02:36 - So the regular ones are things you’ll find in like libc random or the Mersenne Twister that are meant to be fast.
02:42 - They’re really efficient. They’re just pieces of software.
02:44 - In both cases, they work basically the same though.
02:47 - You take an initial seed number that could be any length somewhere between 32 bits all the way up to 128 bits.
02:56 - And then you stretch that entropy out indefinitely into the future.
03:00 - You could produce the stream of seemingly random numbers from that seed, right? So it’s an entirely predictable set of numbers given that initial seed.
03:10 - And so the distinction between a cryptographically secure random number generator and a not secure one is basically that the regular ones like the Mersenne Twister or libc random or any number of other common implementations will leak information about the internal state and, therefore, the seed as you go along.
03:29 - So there’s really no secure way to use those.
03:31 - They’re never safe to use for security, critical pieces of information.
03:37 - Anytime you actually need secure information, like a crypto key or something like that, you should definitely be using a CSPRNG.

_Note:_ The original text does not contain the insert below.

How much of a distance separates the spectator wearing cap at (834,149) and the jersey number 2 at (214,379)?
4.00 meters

03:45 - And then the security of the hardware RNG is something that we investigated in this research.
03:51 - One unfortunate part about the design of these hardware random number generators is that there’s not a lot of information known about the details of how they actually work or they’re basically black boxes.
04:01 - So if you wanted to find out about how your favorite IoT device, the hardware random number generator actually works, you’re kind of out of luck.
04:10 - One notable exception is the STM32. Wanna give them a shout out from STMicroelectronics.
04:16 - They actually have really great information about the details of the inner workings of their RNG as well as proof of correctness, a kind of proof of the good quality random numbers that came out of it.
04:26 - But there’s two kind of basic digital designs that you’ll find for how to produce random numbers in hardware, at least in a low cost way that you’ll find in IoT devices.
04:37 - Analog circuits and clock timings. The first one is an analog circuit.
04:41 - So you’re probably more familiar with digital circuits, that is circuits that are gated by a clocking function.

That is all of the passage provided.